Title: Who Do you Think You Are
Author: Mark Driscoll
Publisher: Thomas Nelson
Publishing Year: 2013
My Rating: 4 out of 5 (1 meaning I hated the book, 5 meaning I loved the book)
Finding our identity in Christ is the topic of the latest coming from Mark Driscoll. At times it seems folks like Driscoll work too hard trying mold theology into a cool, trendy concept for a younger generation. Yet, this book moves beyond that imposed stereotype and addresses an issue this generation (and all generations) struggle with.
How do you identify yourself? Some are quick to mention their occupation, their hobby or their personal achievements. Yet others are trapped by memories of life-altering accidents, horrible sin or depressing tragedies. However, the good news of the gospel is that we are in Christ. Our works, our sin, our failures, our success, our regrets, our victories are erased by the all-encompassing work of Christ. As Christians we identify with the Savior and rest in His work and plan. Christ is my life.
In this book Mark Driscoll reminds us that to be in Christ means I am a saint, blessed, appreciated, saved, reconciled, afflicted, heard, gifted, new, forgiven, adopted, loved, rewarded and victorious. If you are a Christian, this is who you are. You are not known by God through your works of self-righteousness or sins of depravity – you are known through His Son Jesus Christ. What a blessing!
“As Christians, we live from our identity, not for our identity. We are defined by who we are in Christ, not what we do or fail to do for Christ. Christ defines who we are by who he is and what he’s done for us, in us and through us.” (page 17)
Each chapter of this book seeks to answer the question of “Who Am I?” by walking through the book of Ephesians passage by passage. I think Driscoll does a fairly good job of expositing the text and highlighting helpful nuances. Each chapter also features opening illustrations of individuals struggling with their past failures and finally coming to see their new life in Christ.
I must say this book was an incredible blessing to me. It was just the encouragement I needed to start the year off. I am one who struggles with the idea of acceptance and confidence so much of the content of this book really hit home.
One chapter in particular that took me off guard was 5 – “I am Appreciated.” It just doesn’t seem right to think of myself as appreciated. Sometimes as Christians, we don’t know what to do with praise, compliments or appreciation from others. We rightfully attribute anything of value we are able to do to God’s grace and strength. Yet, it is not wrong to appreciate the work of God in the lives of others nor is it necessarily a bad thing to revel in the value you have through the grace and strength of God.

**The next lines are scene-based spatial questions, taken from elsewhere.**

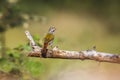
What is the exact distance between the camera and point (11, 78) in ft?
10.1

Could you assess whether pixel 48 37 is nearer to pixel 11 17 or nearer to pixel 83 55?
pixel 83 55

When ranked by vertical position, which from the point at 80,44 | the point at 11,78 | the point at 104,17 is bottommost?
the point at 11,78

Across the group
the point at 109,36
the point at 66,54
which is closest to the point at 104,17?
the point at 109,36

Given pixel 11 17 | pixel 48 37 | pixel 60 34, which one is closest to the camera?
pixel 48 37

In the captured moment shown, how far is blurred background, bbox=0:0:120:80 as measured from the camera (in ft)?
9.71

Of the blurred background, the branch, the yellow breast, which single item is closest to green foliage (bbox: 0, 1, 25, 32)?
the blurred background

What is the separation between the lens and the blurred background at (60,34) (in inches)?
117

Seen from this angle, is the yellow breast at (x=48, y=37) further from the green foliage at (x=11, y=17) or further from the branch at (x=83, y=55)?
the green foliage at (x=11, y=17)

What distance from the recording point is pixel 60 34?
695cm

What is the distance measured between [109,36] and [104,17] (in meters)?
0.99

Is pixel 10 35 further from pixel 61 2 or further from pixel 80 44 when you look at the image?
pixel 61 2

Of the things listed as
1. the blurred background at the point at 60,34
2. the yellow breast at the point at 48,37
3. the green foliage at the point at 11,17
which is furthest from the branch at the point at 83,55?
the green foliage at the point at 11,17

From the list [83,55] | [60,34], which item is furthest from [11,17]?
[83,55]

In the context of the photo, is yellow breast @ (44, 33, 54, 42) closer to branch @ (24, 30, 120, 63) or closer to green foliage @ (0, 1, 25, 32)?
branch @ (24, 30, 120, 63)
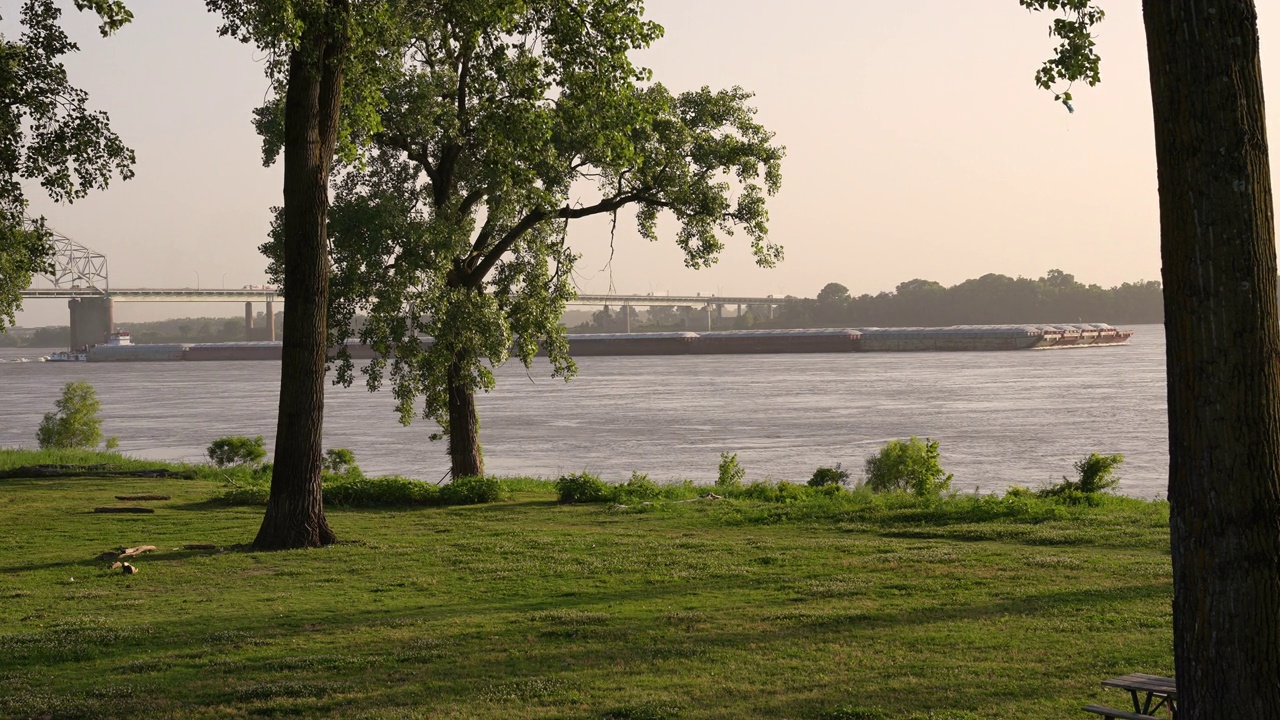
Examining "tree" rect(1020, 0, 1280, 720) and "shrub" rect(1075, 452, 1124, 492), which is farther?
"shrub" rect(1075, 452, 1124, 492)

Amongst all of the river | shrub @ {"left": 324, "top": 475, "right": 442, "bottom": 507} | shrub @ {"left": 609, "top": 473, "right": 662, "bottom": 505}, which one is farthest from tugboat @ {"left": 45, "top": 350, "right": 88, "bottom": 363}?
shrub @ {"left": 609, "top": 473, "right": 662, "bottom": 505}

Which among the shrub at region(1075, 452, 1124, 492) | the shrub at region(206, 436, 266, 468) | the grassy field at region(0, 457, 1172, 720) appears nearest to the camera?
the grassy field at region(0, 457, 1172, 720)

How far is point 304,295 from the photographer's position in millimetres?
10992

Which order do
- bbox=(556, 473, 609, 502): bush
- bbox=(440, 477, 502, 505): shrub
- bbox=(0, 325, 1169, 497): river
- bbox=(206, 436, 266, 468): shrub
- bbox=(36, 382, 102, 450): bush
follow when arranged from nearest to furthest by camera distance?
bbox=(556, 473, 609, 502): bush < bbox=(440, 477, 502, 505): shrub < bbox=(206, 436, 266, 468): shrub < bbox=(0, 325, 1169, 497): river < bbox=(36, 382, 102, 450): bush

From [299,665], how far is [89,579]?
4028 mm

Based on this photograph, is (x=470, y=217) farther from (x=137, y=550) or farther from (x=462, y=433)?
(x=137, y=550)

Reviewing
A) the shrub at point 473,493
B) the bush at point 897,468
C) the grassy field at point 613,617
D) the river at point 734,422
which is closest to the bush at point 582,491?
the shrub at point 473,493

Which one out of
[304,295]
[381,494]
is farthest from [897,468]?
[304,295]

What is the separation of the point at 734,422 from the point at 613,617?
115 feet

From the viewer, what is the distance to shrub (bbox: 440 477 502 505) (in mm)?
14875

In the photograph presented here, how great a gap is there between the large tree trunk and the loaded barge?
4856 inches

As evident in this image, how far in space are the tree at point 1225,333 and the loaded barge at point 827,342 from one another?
4856 inches

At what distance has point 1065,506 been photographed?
40.1 feet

Driscoll explains, “While it may sound spiritual to say that everything that happens in solely by God and that we take no credit and deserve no appreciation for anything we do, it’s unbiblical and ungrateful. The reality is that we are God’s “workmanship, created in Christ Jesus for good works, which God prepared beforehand that we should walk in them.” The word workmanship used by Paul denotes that we are God’s work of art or poem. Just as we do with works of art made by artists in this world, we can take enjoyment in, praise, and appreciate the work of the art itself while giving ultimate credit to the artist who created it.” (page 56)
There are a few things I may wince at or shake my head at a few times in these pages… While at times Driscoll’s illustrations can be graphic for my taste, I need to remember life outside the four walls of the white, suburban, upper-middle class comfortable churches and Christian organizations I am associated with can be rough. Sometimes I need to be reminded of the real needs of real people. Driscoll’s charismatic, spiritual-gift views are not where I am at, but this book is still of great value despite of my differences with him in these areas.
So, I would encourage you to purchase this book and start to study just what it means to find your identity in Christ.
Disclaimer: This book was provided by the publisher for review. I was under no obligation to offer a favorable review.